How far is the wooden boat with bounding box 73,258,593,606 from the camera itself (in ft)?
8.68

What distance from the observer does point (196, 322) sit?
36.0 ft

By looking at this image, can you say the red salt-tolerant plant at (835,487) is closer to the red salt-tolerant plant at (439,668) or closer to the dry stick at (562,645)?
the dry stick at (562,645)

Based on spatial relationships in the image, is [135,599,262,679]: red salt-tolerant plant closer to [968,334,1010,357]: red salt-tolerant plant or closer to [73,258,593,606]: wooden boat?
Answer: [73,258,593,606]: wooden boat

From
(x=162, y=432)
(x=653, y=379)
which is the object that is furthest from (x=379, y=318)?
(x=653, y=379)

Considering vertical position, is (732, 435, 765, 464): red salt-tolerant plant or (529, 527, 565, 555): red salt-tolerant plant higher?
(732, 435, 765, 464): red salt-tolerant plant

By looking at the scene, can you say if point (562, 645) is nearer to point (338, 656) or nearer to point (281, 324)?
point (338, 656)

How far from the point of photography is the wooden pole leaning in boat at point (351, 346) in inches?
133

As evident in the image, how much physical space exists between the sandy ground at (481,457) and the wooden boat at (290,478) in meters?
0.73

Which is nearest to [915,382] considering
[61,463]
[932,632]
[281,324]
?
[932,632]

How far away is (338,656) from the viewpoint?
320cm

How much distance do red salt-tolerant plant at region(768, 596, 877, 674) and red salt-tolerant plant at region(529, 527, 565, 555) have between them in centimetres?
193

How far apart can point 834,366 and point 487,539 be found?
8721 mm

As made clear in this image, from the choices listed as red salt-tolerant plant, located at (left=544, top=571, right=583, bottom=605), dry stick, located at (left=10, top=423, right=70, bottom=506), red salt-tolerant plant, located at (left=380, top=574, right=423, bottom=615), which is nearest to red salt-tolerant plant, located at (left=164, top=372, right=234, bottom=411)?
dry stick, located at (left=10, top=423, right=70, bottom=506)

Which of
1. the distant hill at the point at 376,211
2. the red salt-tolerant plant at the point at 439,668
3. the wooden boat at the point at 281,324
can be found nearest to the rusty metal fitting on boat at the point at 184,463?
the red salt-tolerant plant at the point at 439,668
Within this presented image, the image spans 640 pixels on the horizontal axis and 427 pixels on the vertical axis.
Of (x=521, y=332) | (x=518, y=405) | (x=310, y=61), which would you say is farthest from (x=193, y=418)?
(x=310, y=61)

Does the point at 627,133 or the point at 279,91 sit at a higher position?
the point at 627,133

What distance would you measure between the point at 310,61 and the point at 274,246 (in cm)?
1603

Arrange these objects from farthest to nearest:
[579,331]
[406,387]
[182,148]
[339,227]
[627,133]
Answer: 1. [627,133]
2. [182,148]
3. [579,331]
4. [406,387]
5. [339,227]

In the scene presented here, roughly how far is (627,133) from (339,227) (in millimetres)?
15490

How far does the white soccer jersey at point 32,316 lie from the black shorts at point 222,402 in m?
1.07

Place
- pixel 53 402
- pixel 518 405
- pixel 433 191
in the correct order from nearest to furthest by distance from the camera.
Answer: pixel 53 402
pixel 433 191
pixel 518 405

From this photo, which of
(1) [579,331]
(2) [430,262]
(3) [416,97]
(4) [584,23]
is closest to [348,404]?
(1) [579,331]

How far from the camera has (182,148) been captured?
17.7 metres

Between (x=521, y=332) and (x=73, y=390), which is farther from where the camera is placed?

- **SET PROBLEM**: Show every line of the rows above that contains the string "much", matching case exactly.

- **FINAL ANSWER**:
As evident in the image, how much physical space exists between the sandy ground at (481,457) and the wooden boat at (290,478) in meters?
How much distance do red salt-tolerant plant at region(768, 596, 877, 674) and red salt-tolerant plant at region(529, 527, 565, 555) have between them in centimetres?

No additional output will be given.